◆ THE TASK ◆
Each line from the one that includes "phylum: Chordata" to the last line of the data below should be set down exactly; no other lines are wanted.
*** Block opens ***
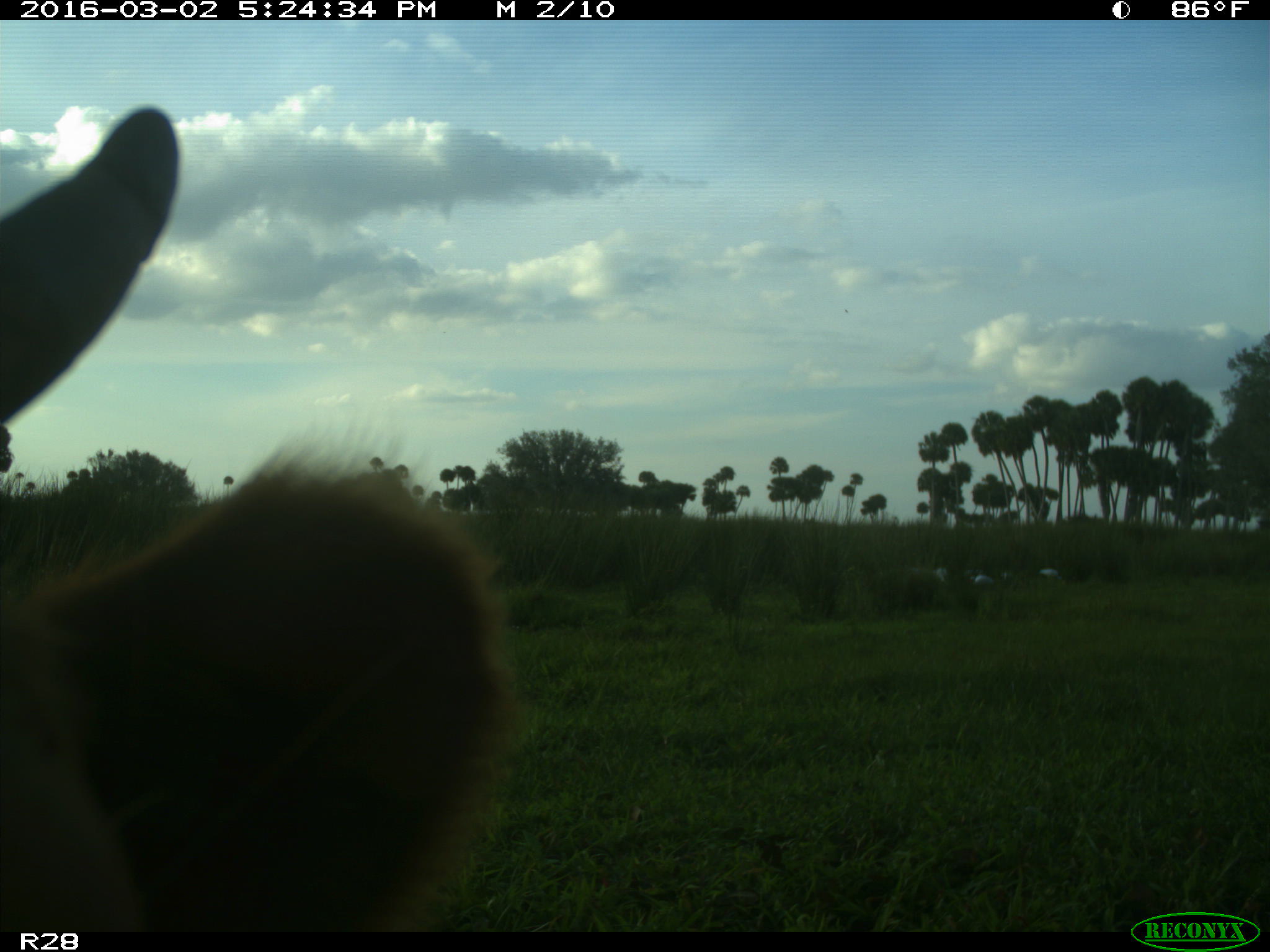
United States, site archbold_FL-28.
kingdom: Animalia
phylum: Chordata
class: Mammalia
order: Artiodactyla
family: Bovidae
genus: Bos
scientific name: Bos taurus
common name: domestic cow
*** Block closes ***
◆ RESULT OF THE EXERCISE ◆
phylum: Chordata
class: Mammalia
order: Artiodactyla
family: Bovidae
genus: Bos
scientific name: Bos taurus
common name: domestic cow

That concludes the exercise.